Drs. Charged in Drug Lord's Death
Nov. 08, 1997
MEXICO CITY (AP) _ If only dead men could tell tales.
The tortured, bound and burned bodies of two doctors are found in oil drums filled with concrete.
Four days later, they're charged with murdering a fugitive drug lord by injecting him with a lethal analgesic shortly after he underwent plastic surgery.
Mexican prosecutors won't say why they believe that the pair deliberately killed Amado Carrillo Fuentes, known as the ``Lord of the Skies'' for using jetliners to haul cocaine into the United States.
But in announcing the charges against Jaime Godoy Singh and Ricardo Reyes on Thursday, the government's chief prosecutor of drug crimes was unequivocal.
``We have concluded that the doctors, with the intention of killing (Carrillo), administered the medicine,'' Mariano Salvatti said.
Carrillo, who ran the powerful Juarez drug cartel out of northern Mexico, died after undergoing extensive cosmetic surgery and liposuction on July 4 in an apparent attempt to change his appearance to elude police.
Carrillo's death set off a no-holds-barred battle among drug traffickers in which at least 30 people have died, Sen. Francisco Molina was quoted by the daily La Jornada as saying.
According to Molina, the battle pits Carrillo Fuentes' cartel, based in Ciudad Juarez across the border from El Paso, Texas, against the equally powerful Tijuana-based cartel headed by members of the Arellano Felix family. At stake is control of the flow of cocaine entering the United States.
But like the killings of Godoy and Reyes, none of the recent killings _ most near the U.S. border _ have been clarified.
Godoy and Reyes were Carrillo Fuentes' personal physicians, and must have known that the sleep medication they gave Carrillo after his surgery would kill him, given his weak liver, Salvatti told reporters late Thursday.
But before police could arrest the doctors, three decomposing corpses were found Sunday in sealed, foul-smelling oil drums along a southern Mexico highway. Police later identified the bodies as those of Godoy and Reyes.
A third doctor, Carlos Humberto Avila Meljem, also was charged last month, prosecutors said. Police have yet to say whether his body was the third one found in an oil drum.
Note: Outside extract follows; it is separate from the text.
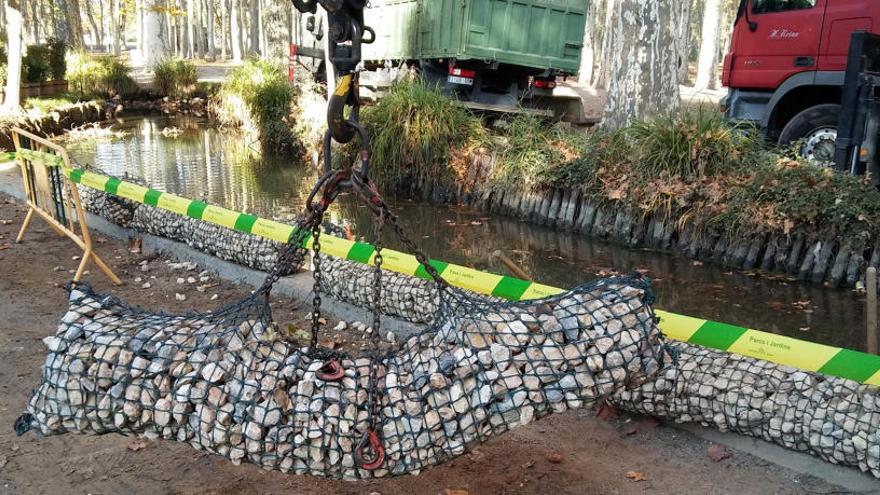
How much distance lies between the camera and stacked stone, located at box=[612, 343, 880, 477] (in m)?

Two of the men in the barrel were strangled; the third died of a gunshot to the head, authorities said.
Who ordered Carrillo Fuentes killed and why still remains a mystery.
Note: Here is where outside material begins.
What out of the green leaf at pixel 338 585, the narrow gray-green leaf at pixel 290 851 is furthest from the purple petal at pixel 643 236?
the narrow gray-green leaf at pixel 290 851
He was being hunted on both sides of the U.S.-Mexico border, and apparently he was feeling increasingly hemmed in. With personal wealth estimated at $23 billion, he seems to have decided to branch out.
He visited Russia, Cuba, some still undetermined European countries and Chile, where investigators said he had a number of business dealings. Chilean authorities say he had started to set up a base in the Chilean capital.
One thing has been confirmed: Carrillo Fuentes wanted to radically change his appearance _ and quickly. The Lord of the Skies was a tall, burly man, with a thin mustache, and a ruddy appearance _ the result of alcoholism and addiction to cocaine.
Work was done on his face, and several gallons of fat were sucked out of his midriff.
Did the Arellano Felix gang have The Lord of the Skies killed? Or did some other mysterious figure engineer his death? The answer may be difficult to come by.
Those who may know _ the doctors _ are dead.